Discontinuing Functional Status Reporting Requirements for Outpatient Therapy Services
CMS finalized their proposal to discontinue functional status reporting requirements for services furnished on or after January 1, 2019. CMS caveats that while they are removing the claim reporting requirement "documentation instructions continue to require that therapists document in the beneficiary’s medical record, either in the evaluation or in the plan of care containing the evaluation, objective, measurable beneficiary physical function.”

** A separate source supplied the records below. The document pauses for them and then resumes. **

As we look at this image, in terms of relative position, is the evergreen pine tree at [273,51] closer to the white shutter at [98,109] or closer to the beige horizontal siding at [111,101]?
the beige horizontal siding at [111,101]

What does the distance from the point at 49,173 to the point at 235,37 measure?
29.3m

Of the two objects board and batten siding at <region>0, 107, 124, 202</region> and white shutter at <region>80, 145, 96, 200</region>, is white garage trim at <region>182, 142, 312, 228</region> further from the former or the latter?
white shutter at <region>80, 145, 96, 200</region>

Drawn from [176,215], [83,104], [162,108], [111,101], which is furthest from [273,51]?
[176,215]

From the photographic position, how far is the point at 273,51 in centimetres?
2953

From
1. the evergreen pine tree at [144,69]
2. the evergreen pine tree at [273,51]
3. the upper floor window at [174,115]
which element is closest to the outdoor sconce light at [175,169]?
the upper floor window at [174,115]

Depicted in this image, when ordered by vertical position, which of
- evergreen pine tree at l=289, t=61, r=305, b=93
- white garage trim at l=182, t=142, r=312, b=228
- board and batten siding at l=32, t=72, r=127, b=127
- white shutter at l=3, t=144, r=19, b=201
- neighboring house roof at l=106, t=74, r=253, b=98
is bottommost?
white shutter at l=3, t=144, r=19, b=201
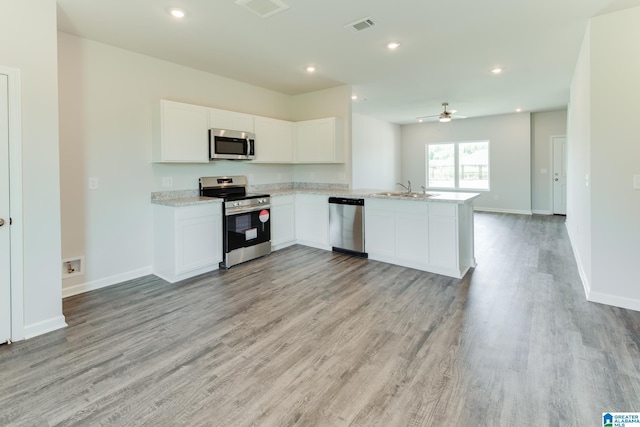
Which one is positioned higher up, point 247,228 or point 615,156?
point 615,156

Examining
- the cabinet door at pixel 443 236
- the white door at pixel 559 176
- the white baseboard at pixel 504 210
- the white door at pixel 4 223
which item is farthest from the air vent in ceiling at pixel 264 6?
the white door at pixel 559 176

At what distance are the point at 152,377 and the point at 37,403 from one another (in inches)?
22.1

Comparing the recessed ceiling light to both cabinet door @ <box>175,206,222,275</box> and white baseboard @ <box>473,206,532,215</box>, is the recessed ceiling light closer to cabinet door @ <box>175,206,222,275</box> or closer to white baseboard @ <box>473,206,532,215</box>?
cabinet door @ <box>175,206,222,275</box>

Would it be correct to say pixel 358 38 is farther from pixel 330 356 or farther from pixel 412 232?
pixel 330 356

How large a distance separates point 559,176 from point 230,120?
8.04 m

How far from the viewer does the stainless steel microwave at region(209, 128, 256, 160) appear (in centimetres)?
423

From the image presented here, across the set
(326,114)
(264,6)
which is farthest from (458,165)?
(264,6)

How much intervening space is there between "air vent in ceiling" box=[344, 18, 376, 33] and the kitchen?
7.50ft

Outpatient Physical Therapy and Occupational Therapy Services Furnished by Assistants
In advance of a payment adjustment impacting services rendered in whole or in part by physical or occupational therapy assistants, two new payment modifiers, CQ and CO respectively, were finalized in the 2019 MPFS. Reporting of modifiers CQ and CO becomes mandatory January 1, 2020. Implementation of these payment modifiers precedes the fifteen percent (15%) payment adjustment beginning January 1, 2022 and will apply when ten percent (10%) or more of a therapy service is rendered by either a physical or occupational therapy assistant.

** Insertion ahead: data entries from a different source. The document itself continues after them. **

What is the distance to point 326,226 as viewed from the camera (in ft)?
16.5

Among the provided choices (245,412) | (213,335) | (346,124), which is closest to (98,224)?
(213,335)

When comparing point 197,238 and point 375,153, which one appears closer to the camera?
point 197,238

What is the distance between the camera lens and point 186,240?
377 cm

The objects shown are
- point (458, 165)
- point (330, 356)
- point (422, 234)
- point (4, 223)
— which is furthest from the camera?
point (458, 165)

Criteria for Advanced Diagnostic Imaging
Appropriate Use Criteria (“AUC”) will begin a testing year in 2020 whereby ordering professionals will use a qualified Clinical Decision Support Mechanism (“CDSM”) when ordering applicable imaging services. Furnishing professionals will be required to report AUC consultation information on the Medicare claim.

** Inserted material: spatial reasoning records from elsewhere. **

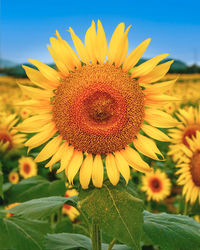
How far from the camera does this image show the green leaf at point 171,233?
1949 mm

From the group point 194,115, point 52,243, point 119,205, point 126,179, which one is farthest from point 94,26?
point 194,115

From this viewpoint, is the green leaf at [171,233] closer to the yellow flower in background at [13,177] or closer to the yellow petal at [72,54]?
the yellow petal at [72,54]

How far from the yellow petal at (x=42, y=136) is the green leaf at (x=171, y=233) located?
0.79 meters

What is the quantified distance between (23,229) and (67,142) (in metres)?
0.60

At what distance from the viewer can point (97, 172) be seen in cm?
181

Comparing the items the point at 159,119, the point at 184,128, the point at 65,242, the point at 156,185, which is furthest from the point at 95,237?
the point at 156,185

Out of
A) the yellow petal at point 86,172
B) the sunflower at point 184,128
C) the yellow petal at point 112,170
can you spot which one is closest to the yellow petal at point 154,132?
the yellow petal at point 112,170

2019 MPFS finalized three (3) hardship criteria for exclusion from the AUC program to include (1) insufficient internet access; (2) EHR or CDSM vendors issues; or (3) extreme and uncontrollable circumstances. Ordering professionals experiencing a significant hardship will be able to self-attest to their hardship status.
Additionally, CMS added Independent Diagnostic Testing Facilities (“IDTF”) to applicable settings for AUC so that the program will be more consistently applied in outpatient settings. CMS will allow AUC consultations to be performed by clinical staff under direction of the ordering professional, facilitating delegation of this requirement.
Changes to Outpatient E&M Coding and Payment Structure, Effective CY 2021
As we reported in our August 2018 HotStone, CMS proposed broad changes to office/outpatient, new and established visit codes (CPT 99201 through 99215) documentation and reimbursement protocols. Many of the more sweeping changes have been delayed and will become effective in CY2021. A condensed summary of the documentation and reimbursement changes is provided below:
A . Documentation Changes Effective CY 2021
Documentation changes effective calendar year 2021 will offer practitioners increased flexibility in determining E&M services 2-5. Practitioners will select the level of service based on one of the following options:
Use current framework (1995 or 1997 documentation guidelines).
Determine level of service based on Medical Decision Making (“MDM”). All other documentation elements would need to meet current minimum E&M level 2 requirement.
Face to face time with patient. In addition to time, documentation must include medical necessity of visit.
B. Collapsed Payment Rate
Single payment rate for E&M office/outpatient visit levels 2 through 4 for both established and new patients, specifically CPT codes 99202-99204; 99212-99214.
Level 5 visits; CPT codes 99205 for new patients and 99215 for established patients, will remain separately carved out and will not be collapsed into the single blended reimbursement rate.
C. E&M Add-on Codes
Implementation of add-on codes for increased reimbursement for level 2 through 4 E&M visits which account for visit complexity; not restricted by specialty.
Adoption of a new add-on code for use with E&M visit levels 2 through 4, to account for additional time spent during extended patient visits.
Given the magnitude of these changes, we recommend and encourage providers to remain vigilant in their documentation practices and stay attune to guidance from CMS and the MAC’s.